Miso TTS 8B BF16 for ComfyUI
BF16 conversion of Miso TTS 8B prepared specifically for use with the MisoTTS-ComfyUI custom node:
https://github.com/Saganaki22/MisoTTS-ComfyUI
This repository contains converted BF16 weights only. No architectural changes, finetuning, retraining, or modifications to the original model behavior have been made.
Model Introduction
Miso TTS 8B is a text-to-speech model based on the Sesame CSM architecture. It generates Mimi audio codes from text and optional audio context using a large Llama-style backbone and an autoregressive audio decoder.
This BF16 release is intended for ComfyUI users who want reduced memory usage while maintaining output quality comparable to the original release.
Quickstart
- Install ComfyUI.
- Install the MisoTTS-ComfyUI custom node: https://github.com/Saganaki22/MisoTTS-ComfyUI
- Place this BF16 checkpoint in your MisoTTS model directory.
- Load the model using the MisoTTS-ComfyUI loader node.
- Generate speech from text or reference-audio workflows.
Model Summary
| Item | Value |
|---|---|
| Model | Miso TTS 8B |
| Variant | BF16 Conversion |
| Intended Platform | ComfyUI |
| Custom Node | MisoTTS-ComfyUI |
| Task | Text-to-Speech |
| Architecture | Sesame-style CSM |
| Backbone | llama-8B |
| Audio Decoder | llama-300M |
| Audio Tokenizer | Mimi |
| Text Vocabulary | 128,256 |
| Audio Vocabulary | 2,051 |
| Audio Codebooks | 32 |
| Max Sequence Length | 2,048 |
| Precision | BF16 |
| Format | Safetensors |
Architecture
Miso TTS 8B uses two transformer components:
- A large backbone transformer that consumes text and audio-frame embeddings.
- A smaller autoregressive decoder transformer that predicts higher-order audio codebooks.
Codebook 0 is predicted directly from the backbone hidden state, while codebooks 1 through 31 are generated autoregressively by the decoder.
This release preserves the original architecture and only changes weight precision.
BF16 Conversion Notes
- Converted from the original Miso TTS weights.
- No retraining performed.
- No finetuning performed.
- No quantization applied.
- Intended for lower memory usage compared to FP32 checkpoints.
- Output quality should remain effectively identical to the original model aside from minor numerical differences inherent to BF16 inference.
Intended Use
This model is intended for:
- Text-to-speech generation
- Conversational speech synthesis
- Voice continuation workflows
- Reference-audio conditioned speech generation
- ComfyUI audio generation pipelines
Limitations
- Voice similarity from reference audio is not guaranteed.
- Long generations may require workflow chunking.
- Output quality remains dependent on prompting and generation settings.

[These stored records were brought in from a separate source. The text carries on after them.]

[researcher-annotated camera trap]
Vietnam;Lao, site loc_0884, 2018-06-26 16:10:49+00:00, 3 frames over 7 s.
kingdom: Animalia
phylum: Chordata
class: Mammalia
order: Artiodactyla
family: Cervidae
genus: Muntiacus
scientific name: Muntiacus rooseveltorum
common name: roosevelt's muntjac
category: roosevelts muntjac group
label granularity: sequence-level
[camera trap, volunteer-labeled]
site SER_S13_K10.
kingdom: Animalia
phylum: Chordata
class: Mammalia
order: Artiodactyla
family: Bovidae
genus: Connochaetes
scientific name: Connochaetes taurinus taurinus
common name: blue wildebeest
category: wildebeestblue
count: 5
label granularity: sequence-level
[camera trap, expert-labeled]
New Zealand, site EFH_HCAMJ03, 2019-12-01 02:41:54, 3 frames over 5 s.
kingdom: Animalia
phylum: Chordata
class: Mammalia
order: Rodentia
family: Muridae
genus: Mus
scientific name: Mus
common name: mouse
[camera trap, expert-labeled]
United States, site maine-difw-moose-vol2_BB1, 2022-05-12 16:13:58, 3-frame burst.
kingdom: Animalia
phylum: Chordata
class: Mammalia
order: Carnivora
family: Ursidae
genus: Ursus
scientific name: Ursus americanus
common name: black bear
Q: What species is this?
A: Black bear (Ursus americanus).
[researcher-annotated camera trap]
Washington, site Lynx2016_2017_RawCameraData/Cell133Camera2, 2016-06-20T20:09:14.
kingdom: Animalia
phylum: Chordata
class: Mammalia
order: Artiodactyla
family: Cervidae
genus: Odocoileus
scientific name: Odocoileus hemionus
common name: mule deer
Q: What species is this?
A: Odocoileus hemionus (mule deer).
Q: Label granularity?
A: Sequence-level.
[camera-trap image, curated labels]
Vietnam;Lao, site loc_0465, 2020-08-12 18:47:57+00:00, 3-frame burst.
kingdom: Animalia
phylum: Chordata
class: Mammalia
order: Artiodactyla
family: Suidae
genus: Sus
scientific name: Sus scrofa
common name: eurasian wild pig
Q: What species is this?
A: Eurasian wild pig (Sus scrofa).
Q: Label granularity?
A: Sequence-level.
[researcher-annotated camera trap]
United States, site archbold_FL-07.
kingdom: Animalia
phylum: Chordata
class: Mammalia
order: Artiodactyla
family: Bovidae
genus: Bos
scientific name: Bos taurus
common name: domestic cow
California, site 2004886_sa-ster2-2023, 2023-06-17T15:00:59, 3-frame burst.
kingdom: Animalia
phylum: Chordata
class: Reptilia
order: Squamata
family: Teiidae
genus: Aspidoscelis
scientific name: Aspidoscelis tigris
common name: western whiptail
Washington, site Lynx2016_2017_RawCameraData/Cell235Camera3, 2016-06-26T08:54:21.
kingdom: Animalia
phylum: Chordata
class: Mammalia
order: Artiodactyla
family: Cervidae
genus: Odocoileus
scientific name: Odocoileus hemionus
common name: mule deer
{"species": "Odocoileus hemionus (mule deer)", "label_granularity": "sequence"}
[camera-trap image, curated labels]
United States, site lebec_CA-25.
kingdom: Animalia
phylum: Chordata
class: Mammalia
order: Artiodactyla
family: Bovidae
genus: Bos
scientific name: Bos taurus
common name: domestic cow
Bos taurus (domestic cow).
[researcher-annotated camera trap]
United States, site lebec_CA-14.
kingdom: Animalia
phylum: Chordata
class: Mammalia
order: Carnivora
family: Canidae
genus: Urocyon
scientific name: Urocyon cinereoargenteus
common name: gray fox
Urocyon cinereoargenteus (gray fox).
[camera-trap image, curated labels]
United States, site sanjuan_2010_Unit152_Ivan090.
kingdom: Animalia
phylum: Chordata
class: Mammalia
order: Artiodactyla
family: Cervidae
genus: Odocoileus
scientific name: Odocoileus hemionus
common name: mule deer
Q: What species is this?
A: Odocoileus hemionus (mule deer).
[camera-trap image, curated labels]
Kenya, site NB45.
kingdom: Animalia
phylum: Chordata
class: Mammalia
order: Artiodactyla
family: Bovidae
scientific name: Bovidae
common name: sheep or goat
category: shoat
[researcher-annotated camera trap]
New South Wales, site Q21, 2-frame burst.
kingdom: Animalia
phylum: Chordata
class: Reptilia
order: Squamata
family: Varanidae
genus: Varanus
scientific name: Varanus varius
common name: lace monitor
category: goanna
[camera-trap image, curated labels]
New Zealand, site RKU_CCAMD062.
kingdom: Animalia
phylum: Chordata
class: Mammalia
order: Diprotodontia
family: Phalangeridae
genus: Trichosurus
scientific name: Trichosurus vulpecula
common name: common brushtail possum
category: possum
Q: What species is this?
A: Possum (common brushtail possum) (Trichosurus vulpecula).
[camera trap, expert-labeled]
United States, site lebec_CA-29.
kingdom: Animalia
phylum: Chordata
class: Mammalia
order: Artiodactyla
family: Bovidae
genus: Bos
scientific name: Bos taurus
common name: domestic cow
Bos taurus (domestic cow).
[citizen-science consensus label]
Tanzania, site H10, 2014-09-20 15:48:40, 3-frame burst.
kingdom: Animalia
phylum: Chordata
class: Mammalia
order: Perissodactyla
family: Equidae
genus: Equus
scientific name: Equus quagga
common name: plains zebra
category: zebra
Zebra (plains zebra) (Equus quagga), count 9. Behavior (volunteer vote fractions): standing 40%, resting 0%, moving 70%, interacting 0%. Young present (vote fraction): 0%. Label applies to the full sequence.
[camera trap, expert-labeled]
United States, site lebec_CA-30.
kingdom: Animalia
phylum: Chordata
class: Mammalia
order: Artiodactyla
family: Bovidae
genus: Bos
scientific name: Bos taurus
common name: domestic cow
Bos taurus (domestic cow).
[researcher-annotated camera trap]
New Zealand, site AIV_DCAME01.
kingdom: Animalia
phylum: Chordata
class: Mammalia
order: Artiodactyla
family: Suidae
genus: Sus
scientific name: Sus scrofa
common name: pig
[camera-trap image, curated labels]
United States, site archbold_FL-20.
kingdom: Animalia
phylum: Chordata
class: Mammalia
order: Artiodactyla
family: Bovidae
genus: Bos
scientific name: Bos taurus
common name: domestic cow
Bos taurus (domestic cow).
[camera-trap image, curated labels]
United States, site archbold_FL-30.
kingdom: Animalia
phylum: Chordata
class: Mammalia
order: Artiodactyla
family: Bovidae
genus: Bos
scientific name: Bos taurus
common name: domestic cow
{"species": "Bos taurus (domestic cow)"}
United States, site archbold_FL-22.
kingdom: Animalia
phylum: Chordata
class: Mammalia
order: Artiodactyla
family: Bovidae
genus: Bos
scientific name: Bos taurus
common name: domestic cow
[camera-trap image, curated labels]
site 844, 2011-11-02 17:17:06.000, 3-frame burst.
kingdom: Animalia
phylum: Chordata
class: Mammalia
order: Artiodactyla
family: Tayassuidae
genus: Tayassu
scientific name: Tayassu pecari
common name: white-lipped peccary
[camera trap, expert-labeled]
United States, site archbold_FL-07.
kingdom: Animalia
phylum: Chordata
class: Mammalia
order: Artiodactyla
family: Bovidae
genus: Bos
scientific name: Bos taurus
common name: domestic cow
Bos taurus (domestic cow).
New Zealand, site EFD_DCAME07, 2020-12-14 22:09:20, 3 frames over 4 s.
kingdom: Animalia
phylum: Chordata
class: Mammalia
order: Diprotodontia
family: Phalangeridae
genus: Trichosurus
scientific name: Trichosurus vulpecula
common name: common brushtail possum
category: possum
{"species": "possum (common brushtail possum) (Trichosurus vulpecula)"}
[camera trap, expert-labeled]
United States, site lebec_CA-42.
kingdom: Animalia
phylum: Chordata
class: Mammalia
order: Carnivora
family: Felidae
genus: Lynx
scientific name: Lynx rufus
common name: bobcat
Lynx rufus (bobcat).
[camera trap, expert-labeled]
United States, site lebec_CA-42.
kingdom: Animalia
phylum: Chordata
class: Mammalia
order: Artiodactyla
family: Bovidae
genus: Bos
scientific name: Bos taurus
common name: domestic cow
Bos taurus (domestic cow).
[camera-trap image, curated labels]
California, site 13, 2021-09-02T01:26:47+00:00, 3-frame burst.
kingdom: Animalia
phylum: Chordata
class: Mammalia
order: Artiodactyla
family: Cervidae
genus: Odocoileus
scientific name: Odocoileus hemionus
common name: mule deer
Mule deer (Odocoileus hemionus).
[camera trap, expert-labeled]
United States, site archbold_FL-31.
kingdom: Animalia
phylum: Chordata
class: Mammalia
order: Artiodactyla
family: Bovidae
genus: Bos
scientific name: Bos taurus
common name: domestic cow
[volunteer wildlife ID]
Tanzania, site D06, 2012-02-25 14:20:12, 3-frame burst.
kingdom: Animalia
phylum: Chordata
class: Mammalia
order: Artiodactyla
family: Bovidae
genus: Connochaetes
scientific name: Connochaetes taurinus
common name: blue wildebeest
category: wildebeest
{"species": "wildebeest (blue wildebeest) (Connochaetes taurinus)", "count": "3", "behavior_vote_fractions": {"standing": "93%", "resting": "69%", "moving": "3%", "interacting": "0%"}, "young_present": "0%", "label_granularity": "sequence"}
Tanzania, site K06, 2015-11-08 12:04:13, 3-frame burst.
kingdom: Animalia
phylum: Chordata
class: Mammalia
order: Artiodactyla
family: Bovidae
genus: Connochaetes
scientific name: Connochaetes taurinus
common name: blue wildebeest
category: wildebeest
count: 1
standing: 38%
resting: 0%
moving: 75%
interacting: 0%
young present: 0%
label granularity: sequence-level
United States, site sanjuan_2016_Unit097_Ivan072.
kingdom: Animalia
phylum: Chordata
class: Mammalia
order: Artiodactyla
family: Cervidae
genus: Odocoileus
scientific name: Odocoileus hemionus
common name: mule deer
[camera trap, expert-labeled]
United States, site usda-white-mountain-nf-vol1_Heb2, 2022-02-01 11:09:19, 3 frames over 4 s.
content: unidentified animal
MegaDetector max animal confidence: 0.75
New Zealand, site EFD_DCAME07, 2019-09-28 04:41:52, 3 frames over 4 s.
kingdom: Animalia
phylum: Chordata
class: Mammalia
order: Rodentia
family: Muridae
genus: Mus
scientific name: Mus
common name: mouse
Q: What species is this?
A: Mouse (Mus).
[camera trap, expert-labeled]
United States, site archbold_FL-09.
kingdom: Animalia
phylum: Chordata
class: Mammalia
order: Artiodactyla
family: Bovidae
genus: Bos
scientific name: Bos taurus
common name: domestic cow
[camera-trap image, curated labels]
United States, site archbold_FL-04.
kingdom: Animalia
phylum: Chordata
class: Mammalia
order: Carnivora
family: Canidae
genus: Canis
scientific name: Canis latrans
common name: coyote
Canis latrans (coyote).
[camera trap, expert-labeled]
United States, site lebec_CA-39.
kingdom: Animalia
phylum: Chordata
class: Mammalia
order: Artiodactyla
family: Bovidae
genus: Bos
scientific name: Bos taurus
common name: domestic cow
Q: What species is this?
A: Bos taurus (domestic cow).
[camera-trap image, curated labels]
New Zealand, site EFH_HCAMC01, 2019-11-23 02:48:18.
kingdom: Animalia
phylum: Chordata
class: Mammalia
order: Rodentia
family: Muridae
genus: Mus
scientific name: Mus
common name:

- BF16 support is recommended at the hardware level for optimal performance.
Attribution
Original model:
- MisoLabs / Miso TTS 8B
ComfyUI integration:
All credit for the original architecture, training, datasets, and research belongs to the original Miso Labs team.
License
This BF16 conversion inherits the licensing and usage restrictions of the original Miso TTS release. Please review the upstream license before use.